“她拍过三级片,却拿下凯撒奖提名;混过时装周,却嫌T台太空。”一句话,足够把Laure Sainclair的半生冲突摆上桌。别急着贴标签,往下翻,你会发现她的人生像一条被故意裁歪的裙摆——越不规整,越能扫到人心。
雷恩的五月天,她呱呱坠地,爸爸画房子,妈妈教芭蕾。别人家的孩子还在泥地里打滚,她已经在把杆前练到脚趾渗血。国立艺术学院那几年,她把悲剧喜剧轮着演,成绩单漂亮得像精装菜单,可她说:“舞台离观众太远,我想把呼吸拍到人脸上。”

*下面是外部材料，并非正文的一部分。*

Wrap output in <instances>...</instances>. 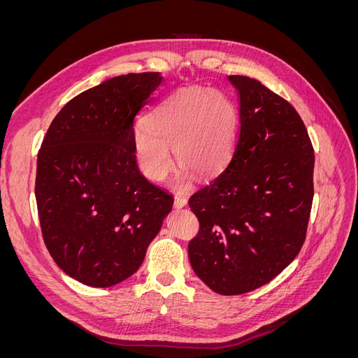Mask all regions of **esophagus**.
Segmentation results:
<instances>
[{
	"label": "esophagus",
	"mask_w": 358,
	"mask_h": 358,
	"mask_svg": "<svg viewBox=\"0 0 358 358\" xmlns=\"http://www.w3.org/2000/svg\"><path fill=\"white\" fill-rule=\"evenodd\" d=\"M187 204H188V200H187L185 197H175V208H176V209L185 208Z\"/></svg>",
	"instance_id": "obj_1"
}]
</instances>
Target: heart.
<instances>
[{
	"label": "heart",
	"instance_id": "obj_1",
	"mask_svg": "<svg viewBox=\"0 0 358 358\" xmlns=\"http://www.w3.org/2000/svg\"><path fill=\"white\" fill-rule=\"evenodd\" d=\"M237 131V113L227 96L209 88H189L161 103L133 134L137 164L150 180H162L173 166L171 152L183 169L173 187L187 189L192 171L208 178L229 161Z\"/></svg>",
	"mask_w": 358,
	"mask_h": 358
}]
</instances>
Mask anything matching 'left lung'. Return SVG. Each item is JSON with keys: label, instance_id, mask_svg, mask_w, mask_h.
<instances>
[{"label": "left lung", "instance_id": "obj_1", "mask_svg": "<svg viewBox=\"0 0 358 358\" xmlns=\"http://www.w3.org/2000/svg\"><path fill=\"white\" fill-rule=\"evenodd\" d=\"M229 80L239 94L241 133L229 167L189 200L200 233L188 255L212 291L237 296L266 285L297 257L315 157L288 101L246 76Z\"/></svg>", "mask_w": 358, "mask_h": 358}]
</instances>
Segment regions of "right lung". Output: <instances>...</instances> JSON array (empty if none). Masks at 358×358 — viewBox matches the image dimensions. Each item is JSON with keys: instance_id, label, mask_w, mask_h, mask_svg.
Listing matches in <instances>:
<instances>
[{"instance_id": "right-lung-1", "label": "right lung", "mask_w": 358, "mask_h": 358, "mask_svg": "<svg viewBox=\"0 0 358 358\" xmlns=\"http://www.w3.org/2000/svg\"><path fill=\"white\" fill-rule=\"evenodd\" d=\"M159 73H129L74 96L53 119L37 158L43 239L64 273L94 288L142 266L173 197L138 170L136 115L154 100Z\"/></svg>"}]
</instances>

于是1992年米兰,她踩着12厘米高跟给Chanel闭场,一转身,闪光灯炸成银河。《Vogue》连封三期,时尚圈叫她“法兰西骨瓷”。可后台化妆间里,她望着镜子里金粉遮住的青黑眼圈,忽然觉得那是一张被标价的面具。第二天,她跟经纪人请假,说要去蒙马特跳即兴舞——不给钱,只给帽子随缘投币。就是那场“胡闹”,Defi的星探递上名片,她笑着接下,像接过一张逃票。

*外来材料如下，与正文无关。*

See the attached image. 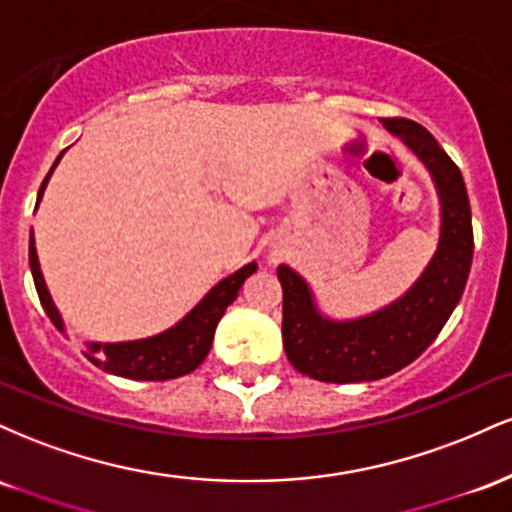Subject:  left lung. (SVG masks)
I'll return each instance as SVG.
<instances>
[{"label": "left lung", "mask_w": 512, "mask_h": 512, "mask_svg": "<svg viewBox=\"0 0 512 512\" xmlns=\"http://www.w3.org/2000/svg\"><path fill=\"white\" fill-rule=\"evenodd\" d=\"M380 122L421 158L436 182L440 240L436 255L402 298L356 320L325 317L301 274L286 264L276 269L284 289L281 337L286 356L298 373L322 383H366L409 366L443 330L472 269V209L460 168L419 122L404 117Z\"/></svg>", "instance_id": "obj_1"}]
</instances>
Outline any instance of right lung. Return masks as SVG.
Here are the masks:
<instances>
[{"label": "right lung", "mask_w": 512, "mask_h": 512, "mask_svg": "<svg viewBox=\"0 0 512 512\" xmlns=\"http://www.w3.org/2000/svg\"><path fill=\"white\" fill-rule=\"evenodd\" d=\"M62 154L57 156V161L52 163L50 173L45 175L43 185H40L38 202L43 199L45 187L52 170L57 168ZM28 262H31V272L35 281V291H38L40 303H43L45 313L52 320V325L57 330L64 332V320L57 310V305L52 303V296L45 286L43 272H40L38 252H35V240L31 231V245H28ZM257 264L250 262L243 269H238L236 274L226 276L219 284L211 289L207 296L199 301L195 308L190 310L175 327L170 330L154 334V337L146 339H134V342H115V344H98L88 342L86 344V356L91 358L96 366H101L105 373L122 375V378L132 380H173L180 375L192 373L199 363L204 361L214 342V332L219 320L226 313V308L238 298L240 286L245 284L250 274H255Z\"/></svg>", "instance_id": "right-lung-1"}]
</instances>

逃票也有逃票的代价。Defi半年就倒闭,却让她撞见Pascal Galbrun——一个说话慢条斯理、眼神像老放映机的男人。第一次见面,他请她喝咖啡,开口就是:“你怕不怕把脆弱当武器?”她没回答,直接端起杯子,把滚烫的黑咖一口闷,烫得眼泪在眼眶打转,就是没掉。Galbrun当场拍板:下部戏,非她不可。
1996到1999,她像被拧到最大的水龙头,哗哗往外喷戏。《罪恶印记》里,她演被宗教压抑的贵族小姐,一场忏悔戏,她把指甲抠进木凳,木刺扎进肉,导演没喊卡,她就让血顺着指尖滴到地板上,镜头里那声轻颤的呼吸,剪片室的人全看傻了。《红房间》更离谱,预算只有大电影零头,她自降片酬,跑去巴黎十九区跟流浪女同吃同睡两周,开机当天,她把真流浪汉带进片场,镜头里她递过去一支烟,对方回她一个缺了门牙的笑——那笑后来成了戛纳“一种关注”的海报。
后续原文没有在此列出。